Tuberculosis still remains a major challenge to mankind caused by Mycobacterium tuberculosis. There are drugs like ethambutol, isoniazid and rifampicin available for curing for tuberculosis. The increasing problem of Multi-Drug Resistant (MDR) tuberculosis has focused the attention of researchers toward the development of novel drugs that are not only shortening the prolonged therapy but also active against disease. (Lamichhane et al., 2011; Maste et al., 2011).
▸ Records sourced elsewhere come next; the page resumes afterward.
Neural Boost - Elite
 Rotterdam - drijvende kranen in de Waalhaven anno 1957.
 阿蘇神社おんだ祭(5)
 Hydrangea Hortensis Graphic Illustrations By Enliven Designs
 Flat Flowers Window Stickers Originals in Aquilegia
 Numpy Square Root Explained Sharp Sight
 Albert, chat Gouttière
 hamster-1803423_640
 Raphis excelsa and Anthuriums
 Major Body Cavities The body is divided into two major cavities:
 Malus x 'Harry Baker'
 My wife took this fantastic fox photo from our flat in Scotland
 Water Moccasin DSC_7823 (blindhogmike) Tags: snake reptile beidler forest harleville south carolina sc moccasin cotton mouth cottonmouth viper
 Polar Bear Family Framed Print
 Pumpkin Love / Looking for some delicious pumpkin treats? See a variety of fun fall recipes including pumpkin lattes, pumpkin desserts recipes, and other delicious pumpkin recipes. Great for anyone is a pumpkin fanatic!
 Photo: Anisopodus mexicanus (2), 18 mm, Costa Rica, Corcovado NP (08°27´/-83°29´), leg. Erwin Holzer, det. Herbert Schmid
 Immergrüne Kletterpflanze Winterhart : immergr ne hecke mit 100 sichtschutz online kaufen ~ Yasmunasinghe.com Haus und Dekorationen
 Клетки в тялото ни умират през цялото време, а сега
In developing and designing of novel anti-tubercular drugs, it is very important to think about which receptor in the tubercle bacillus is a good drug target. There are many enzymes that partake in the pathogenicity and metabolic process like the growth of the bacterium and one among them is Lipoate biosynthesis protein B (LipB). LipB is an enzyme that participates in lipoylation; it catalyzes the transfer of endogenous octanoic acid to lipoyl domains by forming thioester bond to the 4-phosphopanthetheine cofactor of the acyl carrier protein (ACP). Lipoyl synthase (Lip A) then converts octanoyl derivatives into lipoyl derivatives. Thus it acts as the essential protein involved in activating the bacterium’s metabolic activities (Cade et al., 2010).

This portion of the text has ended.